## SOURCE PASSAGE
=-=-=-=-=

ELVIS-Project / elvis-database

:musical_score: ELVIS Database Web Application
15 stars 5 forks source link

Manifests in zipped files. #176

Closed musicus closed 8 years ago

musicus commented 8 years ago

When a user downloads a collection of pieces, the compositions are organized in a file structure. We need to include a manifest in the top level directory that provides the metadata to the compositions (and provides a layout to the file structure).

agpar commented 8 years ago

You have two options on the dev branch right now.

Download a flat zip, where the metadata of every piece is dumped into a single meta file:

meta
file_1
...
file_n

Download a hierarchical zip, where every directory with files contains metadata about those files.

composer_1/
    piece_1/
        meta
        file_1
        ...
        file_n
        movement_1/
            meta
            file_1
            ...
            file_n
    ...
    piece_n
....
composer_n

Are you suggesting the second mode needs a manifest at the root dir describing all the available files? Why not download the flat zip, in that case? What does this manifest actually contain, and what does it get us (beyond supporting the idea that we might allow bulk importing someday)?

musicus commented 8 years ago

I'm ok with the flat zip. It makes it a lot easier to grab all the files and add them to the music21 (humdrum, vis) stream, without having to write a recursive folder traversal, before a series of pieces are added to a stream. We keep all the metadata in one file. Provided that no files are overwritten.

With the second option (also, only one metadata file, maintaining folder structure elegance) it would look like this:

zip/
  metadata
  composer_1/
    piece_1/
      movement_1/
        file_1
        ...
  composer_n/
  ...

You decide, but we do need the metadata of all pieces included in the zip, in one file.

AFFogarty commented 8 years ago

This structure would also need to handle cases where the file is attached directly to the piece, not the movement:

zip/
    meta
    composer/
        piece/
            file_1
            movement/
                file_2
                ...
agpar commented 8 years ago

Andrew, if I understand what you're saying, it already does.

Reiner, why do you think that change would be superior to how it's set up right now?

AFFogarty commented 8 years ago

One advantage is that you don't have to search the directory tree to get all the metadata.

musicus commented 8 years ago

Simplicity. All metadata in one place.

agpar commented 8 years ago

We have two modes so that the cart can be easy to browse (for a human) and easy to import into analysis software, depending on the user's intentions.

=-=-=-=-=

## INFORMATION SUPPLIED
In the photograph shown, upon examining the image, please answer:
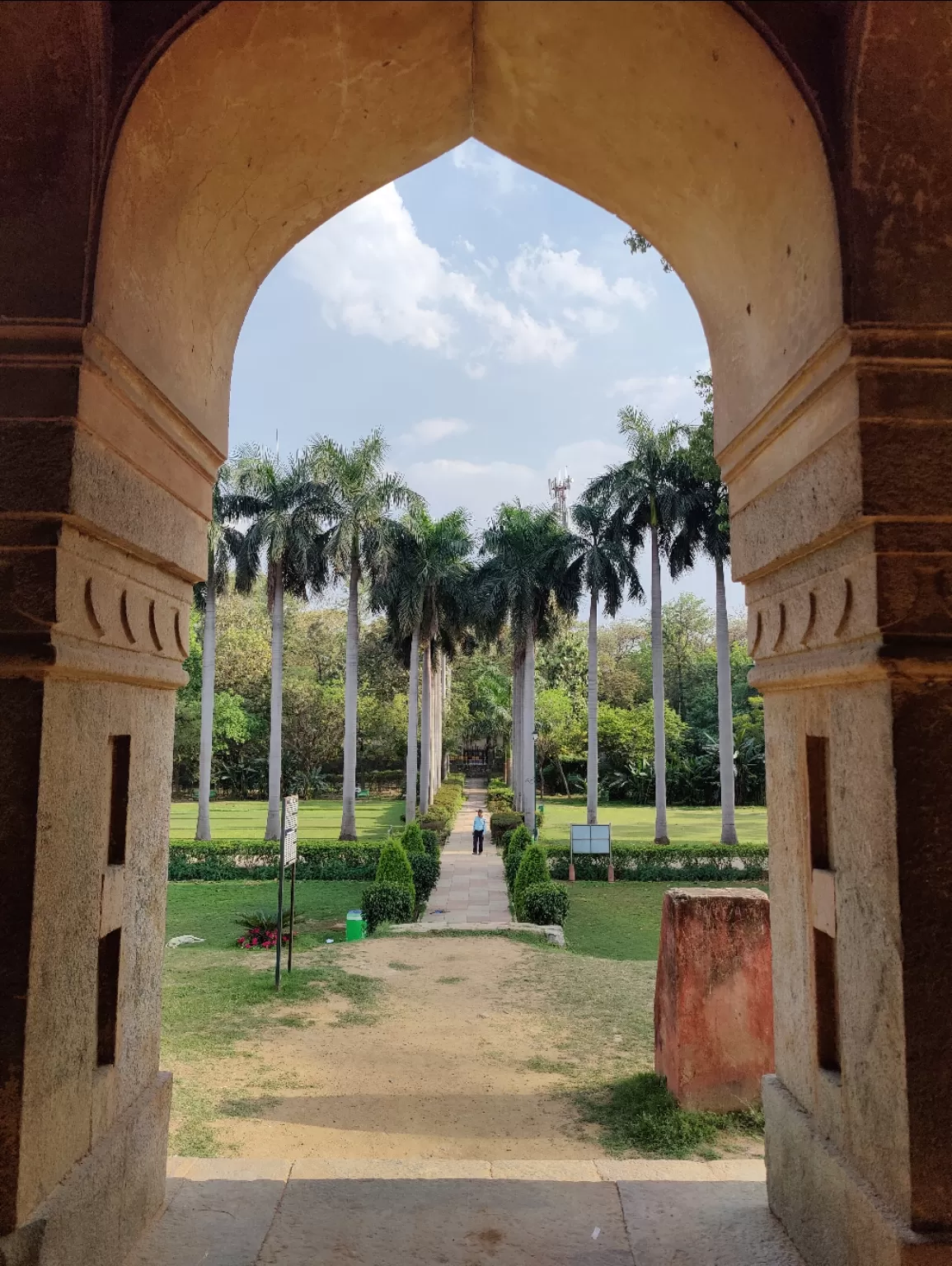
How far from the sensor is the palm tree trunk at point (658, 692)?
77.6 feet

=-=-=-=-=

## TASKS TO CARRY OUT
A - Decide whether each statement agrees with the issue thread about manifests in zipped files. Answer yes or no for each, and quote the words from the thread that decide it.
(i) In the flat zip, the metadata of every piece goes into a single meta file.
(ii) musicus objects to the flat zip.
(iii) The two download modes exist only so that the cart is easy to import into analysis software.
B - Give the username of every person who posted a comment in the issue thread about manifests in zipped files.

## ANSWERS TO EACH TASK
A -
(i) Yes: "Download a flat zip, where the metadata of every piece is dumped into a single meta file"
(ii) No: "I'm ok with the flat zip."
(iii) No: "We have two modes so that the cart can be easy to browse (for a human) and easy to import into analysis software, depending on the user's intentions."

B - musicus, agpar, AFFogarty